Try it: Repeat nothing but the line that contains "naszyjnik sutasz niebiesko-beżowy" and the lines after it, through the end of the listing, exactly as they stand; omit pictures.

Information provided:

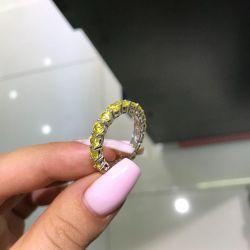 Tiffany inel argint 925 *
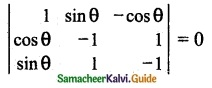 Samacheer Kalvi 12th Maths Guide Chapter 1 Applications of Matrices and Determinants Ex 1.8 24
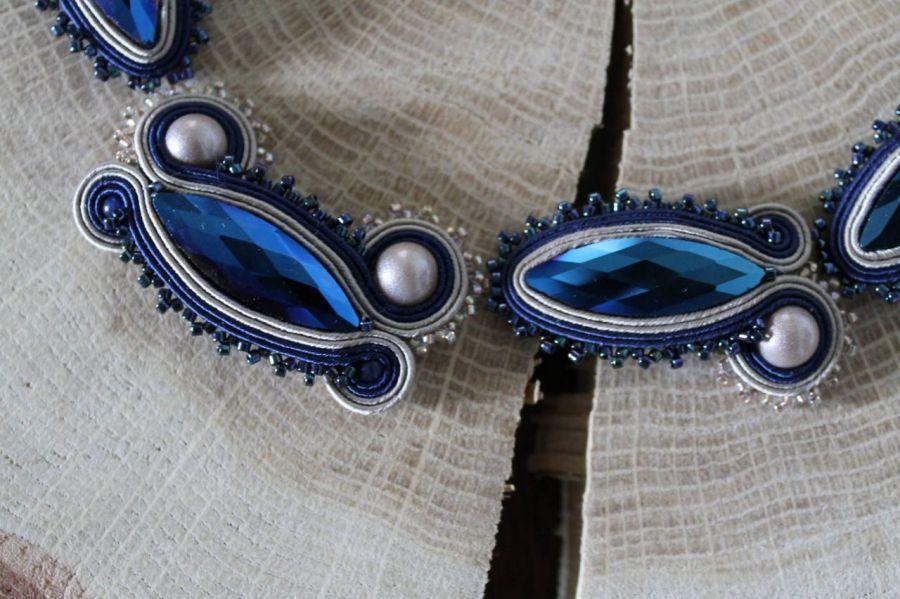 naszyjnik sutasz niebiesko-beżowy - naszyjnik sutasz,kabaszony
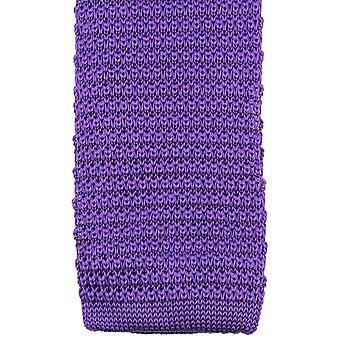 Knightsbridge halsdukar stickad slips - lila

Result for this task:
 naszyjnik sutasz niebiesko-beżowy - naszyjnik sutasz,kabaszony
 Knightsbridge halsdukar stickad slips - lila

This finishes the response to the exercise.